Groovy: Don't Fear the RegExp

| Comments

UPDATE: if you’re using Groovy 1.6.1 or greater (released April 2009), check out the new find and find all methods in this post.

Some people, when confronted with a problem, think “I know, I’ll use regular expressions!” Now they have two problems. – Jaime Zawinski

There is a common and well-earned aversion in the Java world to regular expressions. Prior to Java 1.4, regular expressions weren’t even part of the core language. Post 1.4, using regular expressions is still a painful task of working with Pattern and Matcher objects. Lots of typing is involved to make anything happen. It’s difficult enough that most Java devs don’t end up using them enough to actually remember how to read a regular expression, and they need to dig up the JavaDocs (or cut and paste an old example), every time they want to use them.

This aversion has persisted into the Groovy community to a level that I haven’t seen in other dynamic scripting languages like Ruby, Python, and (obviously) Perl.

The current regexp docs that pop up when doing a google search are all outdated and don’t use any of the best techniques that are available in the groovy 1.5.X and 1.6-beta code that is now available. The recent Groovy Recipes book doesn’t have an entry for regular expressions in the index, and I was unable to find a single example of a regular expression in the entire book.

This is unfortunate because Groovy makes using regular expressions much easier than in Java.
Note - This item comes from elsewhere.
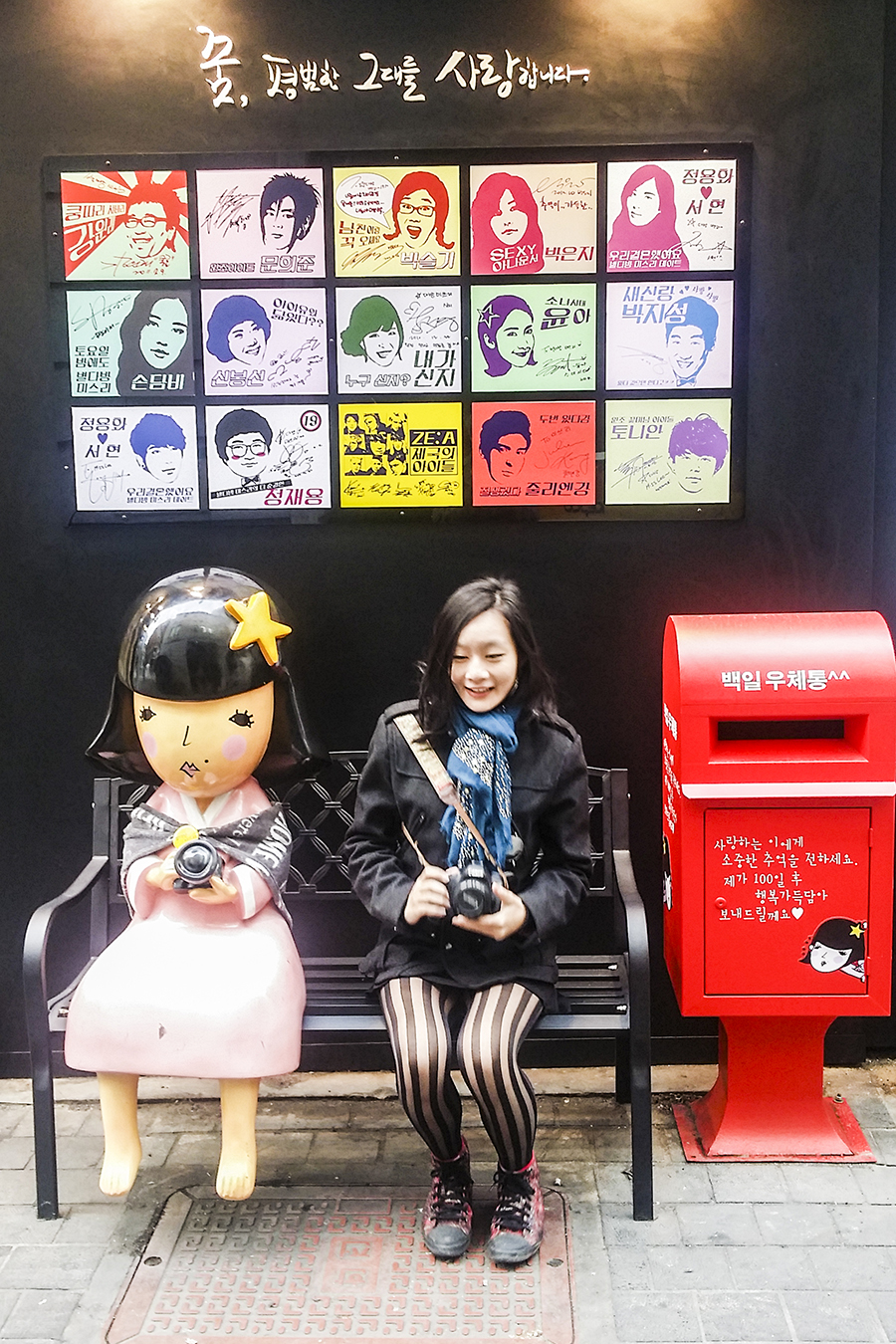 Taking a portrait with a cute statue outside Miss Lee Cafe in Myeongdong, Seoul, South Korea.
Under the covers, you’re still working with the same old Java Pattern and Matcher objects, but the Groovy syntax and additions to those classes are pleasant to work with.

String Escaping with Slashy Strings

Groovy adds a new type of string escaping, Slashy Strings, that can be used to make your regular expressions easier to read. Forward slashes around text create String objects, just like quotes do. Unlike quoted strings, you don’t have to escape backslashes with another backslash in a Slashy String:

assert java.lang.String == /foo/.class
assert ( /Count is \d/ == "Count is \\d" )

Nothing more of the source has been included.